▸ Do this
Rewrite all the items below, replacing every "camera" with "observer" and leaving everything else unchanged.

▸ Records
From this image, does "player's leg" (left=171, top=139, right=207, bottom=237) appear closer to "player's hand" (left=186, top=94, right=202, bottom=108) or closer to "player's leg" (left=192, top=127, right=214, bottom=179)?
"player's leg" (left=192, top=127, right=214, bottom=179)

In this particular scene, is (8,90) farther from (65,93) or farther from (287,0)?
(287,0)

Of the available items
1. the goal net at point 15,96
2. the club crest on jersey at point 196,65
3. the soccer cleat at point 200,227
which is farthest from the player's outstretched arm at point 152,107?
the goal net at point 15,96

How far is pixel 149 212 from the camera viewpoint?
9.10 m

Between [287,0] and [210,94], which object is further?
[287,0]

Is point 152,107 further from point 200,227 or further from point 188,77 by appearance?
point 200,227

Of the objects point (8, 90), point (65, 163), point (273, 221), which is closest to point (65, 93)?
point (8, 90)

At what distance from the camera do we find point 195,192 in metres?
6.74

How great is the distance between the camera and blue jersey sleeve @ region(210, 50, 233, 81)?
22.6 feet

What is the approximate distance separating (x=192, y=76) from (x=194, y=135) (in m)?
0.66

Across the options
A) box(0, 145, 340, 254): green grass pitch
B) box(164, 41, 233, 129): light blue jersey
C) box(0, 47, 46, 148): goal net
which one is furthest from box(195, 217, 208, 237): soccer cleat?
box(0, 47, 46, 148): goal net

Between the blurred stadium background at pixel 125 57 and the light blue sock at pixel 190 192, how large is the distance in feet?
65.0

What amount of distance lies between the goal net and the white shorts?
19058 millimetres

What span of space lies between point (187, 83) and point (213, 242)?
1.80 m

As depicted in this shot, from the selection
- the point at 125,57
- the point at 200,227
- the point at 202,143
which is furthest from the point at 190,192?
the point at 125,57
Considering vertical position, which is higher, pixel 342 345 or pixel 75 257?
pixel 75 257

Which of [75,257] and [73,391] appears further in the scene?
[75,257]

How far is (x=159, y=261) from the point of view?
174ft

▸ Answer to this task
From this image, does "player's leg" (left=171, top=139, right=207, bottom=237) appear closer to "player's hand" (left=186, top=94, right=202, bottom=108) or closer to "player's leg" (left=192, top=127, right=214, bottom=179)?
"player's leg" (left=192, top=127, right=214, bottom=179)

In this particular scene, is (8,90) farther from (65,93) or farther from (287,0)?
(287,0)

Of the available items
1. the goal net at point 15,96
2. the club crest on jersey at point 196,65
3. the soccer cleat at point 200,227
which is farthest from the player's outstretched arm at point 152,107?
the goal net at point 15,96

How far is pixel 149 212 from the observer viewpoint?
9.10 m

Between [287,0] and [210,94], which object is further?
[287,0]

Is point 152,107 further from point 200,227 or further from point 188,77 by appearance?
point 200,227

Of the objects point (8, 90), point (65, 163), point (273, 221), which is closest to point (65, 93)?
point (8, 90)

At what distance from the observer do we find point 195,192 in metres?
6.74

How great is the distance between the observer and blue jersey sleeve @ region(210, 50, 233, 81)?
22.6 feet

What is the approximate distance separating (x=192, y=76) from (x=194, y=135) (in m)?
0.66

Across the options
A) box(0, 145, 340, 254): green grass pitch
B) box(164, 41, 233, 129): light blue jersey
C) box(0, 47, 46, 148): goal net
which one is furthest from box(195, 217, 208, 237): soccer cleat?
box(0, 47, 46, 148): goal net

Between the blurred stadium background at pixel 125 57 and the light blue sock at pixel 190 192, how large is the distance in feet?
65.0

What amount of distance lies between the goal net and the white shorts?
19058 millimetres

What span of space lies between point (187, 83) and point (213, 242)?
1.80 m

As depicted in this shot, from the selection
- the point at 125,57
- the point at 200,227
- the point at 202,143
which is furthest from the point at 190,192?
the point at 125,57
Considering vertical position, which is higher, pixel 342 345 or pixel 75 257?
pixel 75 257

Which of [75,257] and [73,391] appears further in the scene?
[75,257]

How far is (x=159, y=261) from the point of view?
174ft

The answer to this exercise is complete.